Annual renewal and ongoing training

Approval isn’t a one-and-done event. Staying approved requires ongoing training each year.

Under AB 1914, counties are responsible for ensuring that resource family applicants complete a minimum of 12 hours of preapproval caregiver training before they’re approved, and that approved resource families complete a minimum of 8 hours of annual caregiver training to maintain their status. CPR and first aid certification are also required: you’ll need to complete that training no later than 90 days following your initial approval, and you’ll need to keep those certifications current. There are narrow exemptions, such as for health care professionals with active licensure, but for most people, CPR and first aid are part of the package.

Requirements vary by county. Check with your agency for specifics on how your county structures annual renewal, what documentation they require, and whether they offer training locally or through a partner organization.

Staying licensed: what’s required after approval

Getting licensed isn’t a finish line. It’s the beginning of an ongoing relationship with your agency, and there are real expectations that come with it every year.

Annual training

Every year you’re licensed, you’re required to complete a minimum of 8 hours of caregiver training. That requirement is set by state law and applies to all resource families. According to AB-1914, which amended California’s resource family approval statute, counties are responsible for ensuring that resource families complete this annual training. What the training actually covers can vary, but it’s designed to keep your skills current and address the real situations foster parents face. Topics have included psychotropic medication oversight, trauma, and mental health treatments for children in care, as required under SB-238.

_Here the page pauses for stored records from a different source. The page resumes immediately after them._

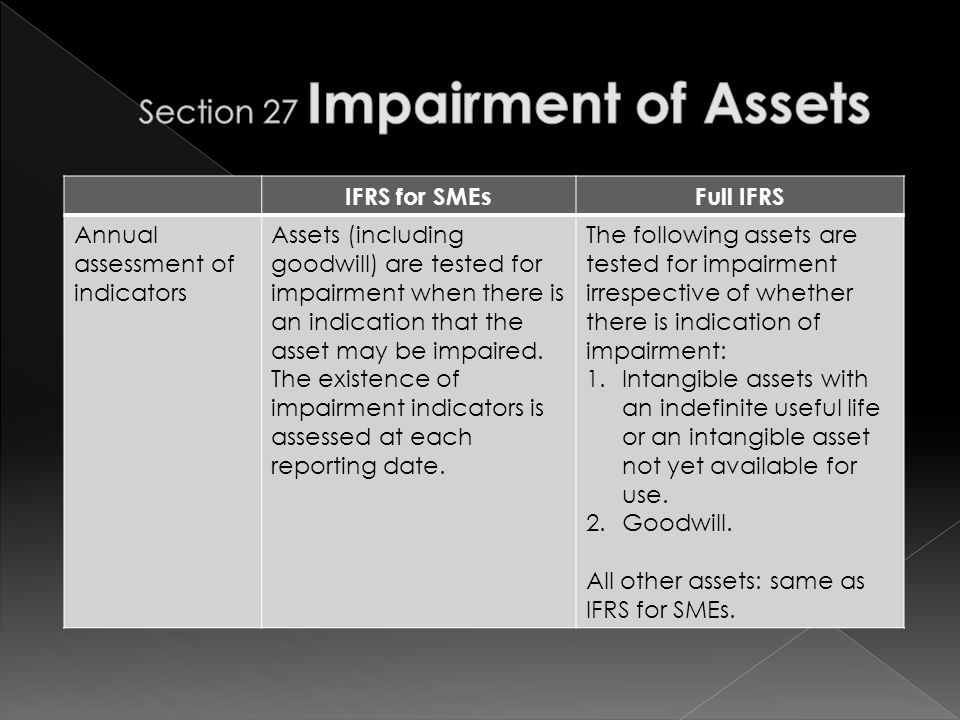 IFRS for SMEsFull IFRS Annual assessment of indicators Assets (including goodwill) are tested for impairment when there is an indication that the asset may be impaired.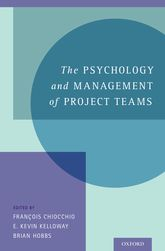 The Psychology and Management of Project Teams – An Interdisciplinary Perspective - Oxford Scholarship Online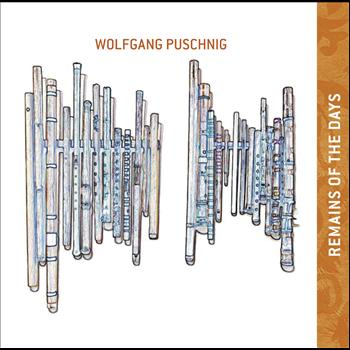 Wolfgang Puschnig - Remains Of The Days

Requirements vary by county, so check with your agency for specifics on how to fulfill your hours and what topics are required in your area.

Monitoring visits and home inspections

Your agency will check in with you after placement. These are structured contacts meant to make sure you have what you need and that children in your home are safe and thriving. California’s Resource Family Approval Written Directives lay out the monitoring requirements that counties must follow, including ongoing contact with resource families after approval.

On the facility side, the Community Care Licensing Division conducts inspections of licensed facilities, including both scheduled and unannounced visits. The state is required to visit all facilities at least once every five years, with a random sample of 30 percent of facilities inspected each year in addition to that.

Annual renewal and approval updates

Your approval isn’t permanent in a set-it-and-forget-it sense. The Written Directives include a formal process for updating your approval annually and any time significant changes happen in your household. According to Section 9-02 of the Written Directives, counties conduct approval updates to make sure your home still meets all requirements. There are also specific update processes when a resource parent is added to or removed from the household.

Reporting household changes

If someone moves into your home, you’re required to notify your agency. That includes new adults, new household members of any age, and changes in the makeup of your family. This matters because background check requirements follow household composition. Anyone added to the home who is subject to clearance requirements will need to go through that process before the household update can be finalized. The Written Directives address this directly under the approval update provisions for addition or removal of a resource parent.

Reporting obligations

Foster parents have mandatory reporting duties. If you have reasonable suspicion that a child has been abused or neglected, you’re required by law to report it. This applies to all children in your home, not just foster children. Your agency will walk you through the specifics of how and where to report during your pre-approval training, but the obligation doesn’t end when training does. It’s a permanent part of being a licensed caregiver in California.